Years ago, Dell’s approach to customised laptop building was considered something of a groundbreaking innovation by market and customer alike. Go online and build your own machine from scratch? Unheard of. Today, this is a standard feature provided by most hardware vendors across the business to consumer (B2C) and business to business (B2B) arenas. Every single one has ensured that they provide people with the opportunity to personalise their experiences.

“This has made the laptop personalisation trend into less of a USP and more of a standard feature now,” adds Reeves. “This just underscores how important it has become to differentiate through experience and personalisation today. Now, we have to empower our customers by giving them configuration and customisation tools they want so they can do better business.”

In addition to providing the channel with a hook that they can use to reel in their target market, personalisation ties the customer to the business. Offer a product or solution that nobody else has got? Provide a customer with a solution that is tweaked entirely to their needs? The customer has to keep coming back because your business is the one that delivers what they want.

“Personalisation adds a layer of stickiness to the business, it binds the customer and keeps them in an orbit that you can then use to further engage with them and build loyalty,” says Reeves. “You can’t expect just personalisation to hold customer attention, there will always be a competitor that takes your idea and adapts it or improves it. You have to add layers to the experience that include customer service, business understanding and expertise.”

From personalisation emerges engagement, from that, comes customer loyalty. For the channel to truly leverage this potential, it has to become intimately involved in the customer’s business and to listen to their problems, identify their pain points, and provide solutions that actually resolve them.
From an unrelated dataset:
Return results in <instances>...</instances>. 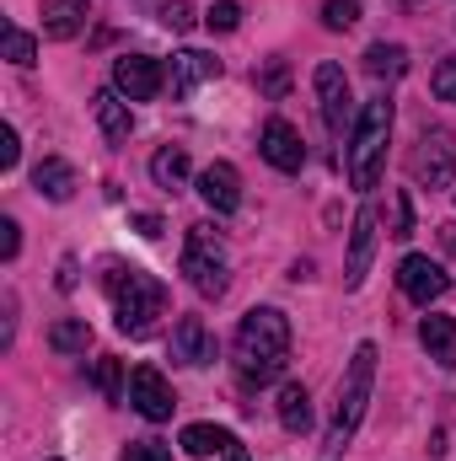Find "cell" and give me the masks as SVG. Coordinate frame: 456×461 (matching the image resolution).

This can include using marketing tools and CRM platforms to embed the customer throughout the system from factory to logo design to system specifications.

“We have optimised our online platform so that our customers have instant access to a comprehensive digital portfolio, then we bolster this with personal contact so we can work with them to find the right solutions,” concludes Reeves. “We believe it is essential to maintain personal engagement across all the digital tools and platforms as it is people who allow for the organisation to really differentiate itself from the pack.”

From devices to comprehensive systems to vast implementations, personalisation allows for organisations to embed the customer in strategy and engagement. It’s not just Hello Kitty on a laptop, it’s everything from complex data analysis to the person on the phone understanding exactly what you need for your enterprise.